China is bridging the cultural gap between itself and Southern Africa through Confucius Institutes, the newest teaching Mandarin - simplified traditional Chinese - to students at the University of Cape Town. There are now 25 institutes across Africa, including four in South Africa, where China has become the largest trading partner.

In South Africa there are Confucius Institutes, named after China's most famous philosopher, at Rhodes University, Tshwane University of Technology and Stellenbosch University. Across Southern Africa, there are institutes at the University of Zimbabwe, the University of Botswana and the University of Antananarivo in Madagascar.

The newest institute last month began offering free Chinese classes to University of Cape Town students through an agreement between the institution and the Chinese Hanban, the Chinese Language International Office.

Professor Wu Qianlong, deputy director of the Confucius Institute at the university, said it would be involved in providing credit-bearing Chinese courses taught through the school of languages and literatures, and in promoting Chinese culture among Cape Town communities. Courses would eventually become available to the public.

Qianlong said the courses could benefit students considerably. "For those who are really committed to learning Chinese, the reward is obvious: this can give them an edge when entering the world of an economic powerhouse and exposing them to a mixture of West and East cultures," he said.

Matthew Macdonald, a research analyst with the Centre of Chinese Studies at Stellenbosch University, agreed that the teaching and learning of Chinese augured well for easier business dealings as the Asian partnership with African higher education institutions grows.

"Any education, any skills transfer that happens in between China and South Africa or anywhere in the Southern Africa Development Community, will promote progress in development," Macdonald told University World News.

China recently became South Africa's largest trading partner and South Africa is now China's second largest trade partner, according to the official Xinhau News Agency.

South African President Jacob Zuma recently returned from a visit to China with a 300-strong business delegation. Bilateral trade between the two in the first half of this year reached US$10.81 billion, up 56.1% year on year, officials reported.

In the January edition of China Monitor Professor Scarlett Cornelissen, interim director of the Centre for Chinese Studies at Stellenbosch, wrote that given China's increased economic and diplomatic presence in Africa, Confucius Institutes could "play a key complementary role to enhance collaboration, exchange and knowledge".
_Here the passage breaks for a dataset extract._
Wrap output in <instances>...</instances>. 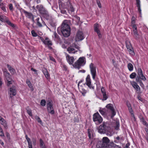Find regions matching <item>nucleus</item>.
<instances>
[{"label": "nucleus", "mask_w": 148, "mask_h": 148, "mask_svg": "<svg viewBox=\"0 0 148 148\" xmlns=\"http://www.w3.org/2000/svg\"><path fill=\"white\" fill-rule=\"evenodd\" d=\"M110 145L111 146L113 147H115V148H121V147L119 146L118 145H117L113 143H110Z\"/></svg>", "instance_id": "42"}, {"label": "nucleus", "mask_w": 148, "mask_h": 148, "mask_svg": "<svg viewBox=\"0 0 148 148\" xmlns=\"http://www.w3.org/2000/svg\"><path fill=\"white\" fill-rule=\"evenodd\" d=\"M7 66L9 71L12 75H14L16 73V72L15 69L13 68L11 66L8 64H7Z\"/></svg>", "instance_id": "22"}, {"label": "nucleus", "mask_w": 148, "mask_h": 148, "mask_svg": "<svg viewBox=\"0 0 148 148\" xmlns=\"http://www.w3.org/2000/svg\"><path fill=\"white\" fill-rule=\"evenodd\" d=\"M84 38V34L83 32L81 31H78L75 36V41H81Z\"/></svg>", "instance_id": "11"}, {"label": "nucleus", "mask_w": 148, "mask_h": 148, "mask_svg": "<svg viewBox=\"0 0 148 148\" xmlns=\"http://www.w3.org/2000/svg\"><path fill=\"white\" fill-rule=\"evenodd\" d=\"M27 113L30 116H32V110L31 109H27Z\"/></svg>", "instance_id": "47"}, {"label": "nucleus", "mask_w": 148, "mask_h": 148, "mask_svg": "<svg viewBox=\"0 0 148 148\" xmlns=\"http://www.w3.org/2000/svg\"><path fill=\"white\" fill-rule=\"evenodd\" d=\"M86 85L90 88L93 89H94V86L92 85L91 84V82L89 75H88L86 78Z\"/></svg>", "instance_id": "15"}, {"label": "nucleus", "mask_w": 148, "mask_h": 148, "mask_svg": "<svg viewBox=\"0 0 148 148\" xmlns=\"http://www.w3.org/2000/svg\"><path fill=\"white\" fill-rule=\"evenodd\" d=\"M128 110L130 113L131 114V116L132 117V119L134 121H135L136 119L134 116V115L133 113V112L132 110V107L128 108Z\"/></svg>", "instance_id": "29"}, {"label": "nucleus", "mask_w": 148, "mask_h": 148, "mask_svg": "<svg viewBox=\"0 0 148 148\" xmlns=\"http://www.w3.org/2000/svg\"><path fill=\"white\" fill-rule=\"evenodd\" d=\"M22 12L26 17L31 19L33 22H34V16L32 13L28 12L25 10H23Z\"/></svg>", "instance_id": "14"}, {"label": "nucleus", "mask_w": 148, "mask_h": 148, "mask_svg": "<svg viewBox=\"0 0 148 148\" xmlns=\"http://www.w3.org/2000/svg\"><path fill=\"white\" fill-rule=\"evenodd\" d=\"M106 107L111 110H113L114 109L113 105L111 103L107 104Z\"/></svg>", "instance_id": "33"}, {"label": "nucleus", "mask_w": 148, "mask_h": 148, "mask_svg": "<svg viewBox=\"0 0 148 148\" xmlns=\"http://www.w3.org/2000/svg\"><path fill=\"white\" fill-rule=\"evenodd\" d=\"M36 8L41 15L45 18H47L49 17L48 12L42 5H37L36 6Z\"/></svg>", "instance_id": "3"}, {"label": "nucleus", "mask_w": 148, "mask_h": 148, "mask_svg": "<svg viewBox=\"0 0 148 148\" xmlns=\"http://www.w3.org/2000/svg\"><path fill=\"white\" fill-rule=\"evenodd\" d=\"M96 146L98 148L106 147L102 141H99L97 142Z\"/></svg>", "instance_id": "30"}, {"label": "nucleus", "mask_w": 148, "mask_h": 148, "mask_svg": "<svg viewBox=\"0 0 148 148\" xmlns=\"http://www.w3.org/2000/svg\"><path fill=\"white\" fill-rule=\"evenodd\" d=\"M93 121L96 124L101 123L102 121V119L98 112L95 113L93 115Z\"/></svg>", "instance_id": "6"}, {"label": "nucleus", "mask_w": 148, "mask_h": 148, "mask_svg": "<svg viewBox=\"0 0 148 148\" xmlns=\"http://www.w3.org/2000/svg\"><path fill=\"white\" fill-rule=\"evenodd\" d=\"M104 145H105L106 147H107V144L109 143V140L107 137H104L102 139V141Z\"/></svg>", "instance_id": "25"}, {"label": "nucleus", "mask_w": 148, "mask_h": 148, "mask_svg": "<svg viewBox=\"0 0 148 148\" xmlns=\"http://www.w3.org/2000/svg\"><path fill=\"white\" fill-rule=\"evenodd\" d=\"M136 2V5L138 8V10L140 13H141V9H140V0H135Z\"/></svg>", "instance_id": "26"}, {"label": "nucleus", "mask_w": 148, "mask_h": 148, "mask_svg": "<svg viewBox=\"0 0 148 148\" xmlns=\"http://www.w3.org/2000/svg\"><path fill=\"white\" fill-rule=\"evenodd\" d=\"M126 45L127 49L130 48L132 49V46L130 42L128 40H126L125 42Z\"/></svg>", "instance_id": "34"}, {"label": "nucleus", "mask_w": 148, "mask_h": 148, "mask_svg": "<svg viewBox=\"0 0 148 148\" xmlns=\"http://www.w3.org/2000/svg\"><path fill=\"white\" fill-rule=\"evenodd\" d=\"M31 70L32 71H33L34 72H35V73L36 74H37V71L36 69H34L33 68H32L31 69Z\"/></svg>", "instance_id": "54"}, {"label": "nucleus", "mask_w": 148, "mask_h": 148, "mask_svg": "<svg viewBox=\"0 0 148 148\" xmlns=\"http://www.w3.org/2000/svg\"><path fill=\"white\" fill-rule=\"evenodd\" d=\"M100 25L98 23H96L94 25V30L95 32H96L99 38H101L102 37V35L100 33V31L99 29Z\"/></svg>", "instance_id": "12"}, {"label": "nucleus", "mask_w": 148, "mask_h": 148, "mask_svg": "<svg viewBox=\"0 0 148 148\" xmlns=\"http://www.w3.org/2000/svg\"><path fill=\"white\" fill-rule=\"evenodd\" d=\"M127 105L128 108H129L131 107V104L127 102Z\"/></svg>", "instance_id": "58"}, {"label": "nucleus", "mask_w": 148, "mask_h": 148, "mask_svg": "<svg viewBox=\"0 0 148 148\" xmlns=\"http://www.w3.org/2000/svg\"><path fill=\"white\" fill-rule=\"evenodd\" d=\"M70 29V28L68 24V21L66 20H64L62 24L61 28V32Z\"/></svg>", "instance_id": "10"}, {"label": "nucleus", "mask_w": 148, "mask_h": 148, "mask_svg": "<svg viewBox=\"0 0 148 148\" xmlns=\"http://www.w3.org/2000/svg\"><path fill=\"white\" fill-rule=\"evenodd\" d=\"M3 71L5 79L7 82V86H9L14 82V81L11 78V76L10 73L6 69L4 70Z\"/></svg>", "instance_id": "1"}, {"label": "nucleus", "mask_w": 148, "mask_h": 148, "mask_svg": "<svg viewBox=\"0 0 148 148\" xmlns=\"http://www.w3.org/2000/svg\"><path fill=\"white\" fill-rule=\"evenodd\" d=\"M37 21V25L40 27H42L43 25H45V24L42 18L40 19L39 17H38L36 20Z\"/></svg>", "instance_id": "16"}, {"label": "nucleus", "mask_w": 148, "mask_h": 148, "mask_svg": "<svg viewBox=\"0 0 148 148\" xmlns=\"http://www.w3.org/2000/svg\"><path fill=\"white\" fill-rule=\"evenodd\" d=\"M105 109L104 108H100L99 110L100 113L102 115H105Z\"/></svg>", "instance_id": "41"}, {"label": "nucleus", "mask_w": 148, "mask_h": 148, "mask_svg": "<svg viewBox=\"0 0 148 148\" xmlns=\"http://www.w3.org/2000/svg\"><path fill=\"white\" fill-rule=\"evenodd\" d=\"M27 142L28 145H32V143L30 139L28 141H27Z\"/></svg>", "instance_id": "60"}, {"label": "nucleus", "mask_w": 148, "mask_h": 148, "mask_svg": "<svg viewBox=\"0 0 148 148\" xmlns=\"http://www.w3.org/2000/svg\"><path fill=\"white\" fill-rule=\"evenodd\" d=\"M46 101L45 99H42L40 101V104L42 106H45V105Z\"/></svg>", "instance_id": "46"}, {"label": "nucleus", "mask_w": 148, "mask_h": 148, "mask_svg": "<svg viewBox=\"0 0 148 148\" xmlns=\"http://www.w3.org/2000/svg\"><path fill=\"white\" fill-rule=\"evenodd\" d=\"M75 18L77 20V22H78L80 20V18L78 16H76L75 17Z\"/></svg>", "instance_id": "57"}, {"label": "nucleus", "mask_w": 148, "mask_h": 148, "mask_svg": "<svg viewBox=\"0 0 148 148\" xmlns=\"http://www.w3.org/2000/svg\"><path fill=\"white\" fill-rule=\"evenodd\" d=\"M36 119L38 121L39 123H42V122L40 120V118L38 116H36Z\"/></svg>", "instance_id": "51"}, {"label": "nucleus", "mask_w": 148, "mask_h": 148, "mask_svg": "<svg viewBox=\"0 0 148 148\" xmlns=\"http://www.w3.org/2000/svg\"><path fill=\"white\" fill-rule=\"evenodd\" d=\"M42 71L46 77L47 79H48L49 77V75L47 70L46 69H45L43 70Z\"/></svg>", "instance_id": "32"}, {"label": "nucleus", "mask_w": 148, "mask_h": 148, "mask_svg": "<svg viewBox=\"0 0 148 148\" xmlns=\"http://www.w3.org/2000/svg\"><path fill=\"white\" fill-rule=\"evenodd\" d=\"M70 29H69V30L64 31L63 32H61L63 36L65 37H67L69 36L70 34Z\"/></svg>", "instance_id": "24"}, {"label": "nucleus", "mask_w": 148, "mask_h": 148, "mask_svg": "<svg viewBox=\"0 0 148 148\" xmlns=\"http://www.w3.org/2000/svg\"><path fill=\"white\" fill-rule=\"evenodd\" d=\"M40 141L41 148H46L45 143L43 140L41 139H40Z\"/></svg>", "instance_id": "37"}, {"label": "nucleus", "mask_w": 148, "mask_h": 148, "mask_svg": "<svg viewBox=\"0 0 148 148\" xmlns=\"http://www.w3.org/2000/svg\"><path fill=\"white\" fill-rule=\"evenodd\" d=\"M1 0H0V8L4 12H6L5 8V4L1 2Z\"/></svg>", "instance_id": "27"}, {"label": "nucleus", "mask_w": 148, "mask_h": 148, "mask_svg": "<svg viewBox=\"0 0 148 148\" xmlns=\"http://www.w3.org/2000/svg\"><path fill=\"white\" fill-rule=\"evenodd\" d=\"M5 22L8 24V25H9L10 26L12 27H15V25L11 23L9 20H8L7 19L6 20Z\"/></svg>", "instance_id": "40"}, {"label": "nucleus", "mask_w": 148, "mask_h": 148, "mask_svg": "<svg viewBox=\"0 0 148 148\" xmlns=\"http://www.w3.org/2000/svg\"><path fill=\"white\" fill-rule=\"evenodd\" d=\"M7 19L6 17L5 16H0V21L2 22H5Z\"/></svg>", "instance_id": "38"}, {"label": "nucleus", "mask_w": 148, "mask_h": 148, "mask_svg": "<svg viewBox=\"0 0 148 148\" xmlns=\"http://www.w3.org/2000/svg\"><path fill=\"white\" fill-rule=\"evenodd\" d=\"M26 84H27L28 86L30 88H32V86L30 82V81L29 80H27L26 81Z\"/></svg>", "instance_id": "43"}, {"label": "nucleus", "mask_w": 148, "mask_h": 148, "mask_svg": "<svg viewBox=\"0 0 148 148\" xmlns=\"http://www.w3.org/2000/svg\"><path fill=\"white\" fill-rule=\"evenodd\" d=\"M127 68L130 71H132L133 69V66L131 63H129L127 64Z\"/></svg>", "instance_id": "35"}, {"label": "nucleus", "mask_w": 148, "mask_h": 148, "mask_svg": "<svg viewBox=\"0 0 148 148\" xmlns=\"http://www.w3.org/2000/svg\"><path fill=\"white\" fill-rule=\"evenodd\" d=\"M133 87L135 88L137 93H139L140 91V88L137 84L134 82H131Z\"/></svg>", "instance_id": "19"}, {"label": "nucleus", "mask_w": 148, "mask_h": 148, "mask_svg": "<svg viewBox=\"0 0 148 148\" xmlns=\"http://www.w3.org/2000/svg\"><path fill=\"white\" fill-rule=\"evenodd\" d=\"M128 49V51L129 52V53L131 56H134L135 55L134 52L133 51V48L132 47V49L130 48H128V49Z\"/></svg>", "instance_id": "36"}, {"label": "nucleus", "mask_w": 148, "mask_h": 148, "mask_svg": "<svg viewBox=\"0 0 148 148\" xmlns=\"http://www.w3.org/2000/svg\"><path fill=\"white\" fill-rule=\"evenodd\" d=\"M141 121L142 122L144 125H146V126L148 125V124L145 121L144 119L143 118H142L141 119Z\"/></svg>", "instance_id": "48"}, {"label": "nucleus", "mask_w": 148, "mask_h": 148, "mask_svg": "<svg viewBox=\"0 0 148 148\" xmlns=\"http://www.w3.org/2000/svg\"><path fill=\"white\" fill-rule=\"evenodd\" d=\"M0 136H4V134L1 128L0 127Z\"/></svg>", "instance_id": "50"}, {"label": "nucleus", "mask_w": 148, "mask_h": 148, "mask_svg": "<svg viewBox=\"0 0 148 148\" xmlns=\"http://www.w3.org/2000/svg\"><path fill=\"white\" fill-rule=\"evenodd\" d=\"M132 27L133 28V33L134 35L136 37L138 38V34L137 30L136 25L135 24H134L132 26Z\"/></svg>", "instance_id": "23"}, {"label": "nucleus", "mask_w": 148, "mask_h": 148, "mask_svg": "<svg viewBox=\"0 0 148 148\" xmlns=\"http://www.w3.org/2000/svg\"><path fill=\"white\" fill-rule=\"evenodd\" d=\"M9 8L11 10H12L13 9V5L12 4L10 3L9 5Z\"/></svg>", "instance_id": "52"}, {"label": "nucleus", "mask_w": 148, "mask_h": 148, "mask_svg": "<svg viewBox=\"0 0 148 148\" xmlns=\"http://www.w3.org/2000/svg\"><path fill=\"white\" fill-rule=\"evenodd\" d=\"M138 75L139 77L145 81L146 80V78L145 76L143 75L142 69L140 68H139L138 69Z\"/></svg>", "instance_id": "17"}, {"label": "nucleus", "mask_w": 148, "mask_h": 148, "mask_svg": "<svg viewBox=\"0 0 148 148\" xmlns=\"http://www.w3.org/2000/svg\"><path fill=\"white\" fill-rule=\"evenodd\" d=\"M49 58L50 60H52V61H53L54 62H55V60L53 57H50Z\"/></svg>", "instance_id": "59"}, {"label": "nucleus", "mask_w": 148, "mask_h": 148, "mask_svg": "<svg viewBox=\"0 0 148 148\" xmlns=\"http://www.w3.org/2000/svg\"><path fill=\"white\" fill-rule=\"evenodd\" d=\"M134 18H133V17L132 18V26H133V25L134 24H134V23H135V21H134Z\"/></svg>", "instance_id": "53"}, {"label": "nucleus", "mask_w": 148, "mask_h": 148, "mask_svg": "<svg viewBox=\"0 0 148 148\" xmlns=\"http://www.w3.org/2000/svg\"><path fill=\"white\" fill-rule=\"evenodd\" d=\"M51 25L53 27L55 26L56 25V23L55 22L53 23L51 22L50 23Z\"/></svg>", "instance_id": "55"}, {"label": "nucleus", "mask_w": 148, "mask_h": 148, "mask_svg": "<svg viewBox=\"0 0 148 148\" xmlns=\"http://www.w3.org/2000/svg\"><path fill=\"white\" fill-rule=\"evenodd\" d=\"M64 8L67 9L71 15L74 14V9L71 5L70 1L68 0L67 2L65 4Z\"/></svg>", "instance_id": "7"}, {"label": "nucleus", "mask_w": 148, "mask_h": 148, "mask_svg": "<svg viewBox=\"0 0 148 148\" xmlns=\"http://www.w3.org/2000/svg\"><path fill=\"white\" fill-rule=\"evenodd\" d=\"M97 4L98 7L99 8H101V4L99 2L97 1Z\"/></svg>", "instance_id": "61"}, {"label": "nucleus", "mask_w": 148, "mask_h": 148, "mask_svg": "<svg viewBox=\"0 0 148 148\" xmlns=\"http://www.w3.org/2000/svg\"><path fill=\"white\" fill-rule=\"evenodd\" d=\"M40 39L46 45H47L49 47L50 49H51V47L49 46L52 45V43L51 41L47 37L44 40L43 38H40Z\"/></svg>", "instance_id": "13"}, {"label": "nucleus", "mask_w": 148, "mask_h": 148, "mask_svg": "<svg viewBox=\"0 0 148 148\" xmlns=\"http://www.w3.org/2000/svg\"><path fill=\"white\" fill-rule=\"evenodd\" d=\"M82 82L83 81L82 80H81L79 82L78 84V87L79 91L82 94V95L84 96H85L87 91L85 90L83 88L82 84H83L84 86H85V84H82Z\"/></svg>", "instance_id": "8"}, {"label": "nucleus", "mask_w": 148, "mask_h": 148, "mask_svg": "<svg viewBox=\"0 0 148 148\" xmlns=\"http://www.w3.org/2000/svg\"><path fill=\"white\" fill-rule=\"evenodd\" d=\"M136 75V73L134 72H133L130 75V77L131 79H134Z\"/></svg>", "instance_id": "44"}, {"label": "nucleus", "mask_w": 148, "mask_h": 148, "mask_svg": "<svg viewBox=\"0 0 148 148\" xmlns=\"http://www.w3.org/2000/svg\"><path fill=\"white\" fill-rule=\"evenodd\" d=\"M89 67L92 78L93 79H94L96 75V67L93 63H91L89 65Z\"/></svg>", "instance_id": "9"}, {"label": "nucleus", "mask_w": 148, "mask_h": 148, "mask_svg": "<svg viewBox=\"0 0 148 148\" xmlns=\"http://www.w3.org/2000/svg\"><path fill=\"white\" fill-rule=\"evenodd\" d=\"M101 91L102 93V95L103 96V98L102 99V100L103 101L106 100L108 98V97L106 95V92L105 91V89L102 87H101Z\"/></svg>", "instance_id": "21"}, {"label": "nucleus", "mask_w": 148, "mask_h": 148, "mask_svg": "<svg viewBox=\"0 0 148 148\" xmlns=\"http://www.w3.org/2000/svg\"><path fill=\"white\" fill-rule=\"evenodd\" d=\"M61 12L63 14H66V11L65 10H61Z\"/></svg>", "instance_id": "56"}, {"label": "nucleus", "mask_w": 148, "mask_h": 148, "mask_svg": "<svg viewBox=\"0 0 148 148\" xmlns=\"http://www.w3.org/2000/svg\"><path fill=\"white\" fill-rule=\"evenodd\" d=\"M109 128L108 124L106 123H103L98 128V132L100 134H104L108 131Z\"/></svg>", "instance_id": "4"}, {"label": "nucleus", "mask_w": 148, "mask_h": 148, "mask_svg": "<svg viewBox=\"0 0 148 148\" xmlns=\"http://www.w3.org/2000/svg\"><path fill=\"white\" fill-rule=\"evenodd\" d=\"M66 58L69 64H73L75 61V59L73 57L70 56L69 55H67L66 56Z\"/></svg>", "instance_id": "20"}, {"label": "nucleus", "mask_w": 148, "mask_h": 148, "mask_svg": "<svg viewBox=\"0 0 148 148\" xmlns=\"http://www.w3.org/2000/svg\"><path fill=\"white\" fill-rule=\"evenodd\" d=\"M136 81L138 82H139L140 83V86L142 87L143 88H144L145 86L140 81H139V78L137 77L136 78Z\"/></svg>", "instance_id": "39"}, {"label": "nucleus", "mask_w": 148, "mask_h": 148, "mask_svg": "<svg viewBox=\"0 0 148 148\" xmlns=\"http://www.w3.org/2000/svg\"><path fill=\"white\" fill-rule=\"evenodd\" d=\"M25 138L26 139L27 141H28L30 139V138H29L28 137V136L26 134L25 135Z\"/></svg>", "instance_id": "63"}, {"label": "nucleus", "mask_w": 148, "mask_h": 148, "mask_svg": "<svg viewBox=\"0 0 148 148\" xmlns=\"http://www.w3.org/2000/svg\"><path fill=\"white\" fill-rule=\"evenodd\" d=\"M31 34L32 36L34 37H36L37 36V34L35 32L34 30H32L31 31Z\"/></svg>", "instance_id": "45"}, {"label": "nucleus", "mask_w": 148, "mask_h": 148, "mask_svg": "<svg viewBox=\"0 0 148 148\" xmlns=\"http://www.w3.org/2000/svg\"><path fill=\"white\" fill-rule=\"evenodd\" d=\"M86 63V60L84 57H80L73 65L74 67L79 69L80 67L84 65Z\"/></svg>", "instance_id": "2"}, {"label": "nucleus", "mask_w": 148, "mask_h": 148, "mask_svg": "<svg viewBox=\"0 0 148 148\" xmlns=\"http://www.w3.org/2000/svg\"><path fill=\"white\" fill-rule=\"evenodd\" d=\"M0 123L5 127L7 126L6 122L4 119L0 116Z\"/></svg>", "instance_id": "31"}, {"label": "nucleus", "mask_w": 148, "mask_h": 148, "mask_svg": "<svg viewBox=\"0 0 148 148\" xmlns=\"http://www.w3.org/2000/svg\"><path fill=\"white\" fill-rule=\"evenodd\" d=\"M33 145H36V140L35 139H33Z\"/></svg>", "instance_id": "62"}, {"label": "nucleus", "mask_w": 148, "mask_h": 148, "mask_svg": "<svg viewBox=\"0 0 148 148\" xmlns=\"http://www.w3.org/2000/svg\"><path fill=\"white\" fill-rule=\"evenodd\" d=\"M9 93L10 97H11L12 96H15L16 94V91L15 87L13 86L10 88Z\"/></svg>", "instance_id": "18"}, {"label": "nucleus", "mask_w": 148, "mask_h": 148, "mask_svg": "<svg viewBox=\"0 0 148 148\" xmlns=\"http://www.w3.org/2000/svg\"><path fill=\"white\" fill-rule=\"evenodd\" d=\"M111 111L112 112V115L113 116L115 115L116 114V113L114 111V110H111Z\"/></svg>", "instance_id": "64"}, {"label": "nucleus", "mask_w": 148, "mask_h": 148, "mask_svg": "<svg viewBox=\"0 0 148 148\" xmlns=\"http://www.w3.org/2000/svg\"><path fill=\"white\" fill-rule=\"evenodd\" d=\"M67 50L69 53H74L77 51H75L74 48L72 47L68 48Z\"/></svg>", "instance_id": "28"}, {"label": "nucleus", "mask_w": 148, "mask_h": 148, "mask_svg": "<svg viewBox=\"0 0 148 148\" xmlns=\"http://www.w3.org/2000/svg\"><path fill=\"white\" fill-rule=\"evenodd\" d=\"M88 137L89 138H90L91 137L92 132L90 129L88 130Z\"/></svg>", "instance_id": "49"}, {"label": "nucleus", "mask_w": 148, "mask_h": 148, "mask_svg": "<svg viewBox=\"0 0 148 148\" xmlns=\"http://www.w3.org/2000/svg\"><path fill=\"white\" fill-rule=\"evenodd\" d=\"M53 105V103L52 101H47V111L49 113L52 114H54L55 113Z\"/></svg>", "instance_id": "5"}]
</instances>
In a report the same bulletin Marius Vermaak, director of the Confucius Institute at Rhodes University - launched in August 2008 - said despite what cynics might think about the Chinese, space was for the development of distinctively African Confucius Institutes.

With weak higher education systems and a growing demand for university education that could not be satisfied on the continent, "for the foreseeable future many students from Africa will have to look at educational opportunities in the United States, United Kingdom, Europe, Australia and, more and more so, in China," Vermaak wrote.

A total of 25 Confucius Institutes have been opened in 18 African countries over the years. In June, Kenya's biggest universities - Nairobi and Kenyatta, which both host Confucius Institute branches - announced new courses in Korean and Chinese respectively.

The 10th International Chinese Language Teaching Seminar held in Shenyang last month revealed that worldwide Chinese was being studied at more than 300 Confucius Institutes and more than 300 Confucius Classrooms in 94 countries.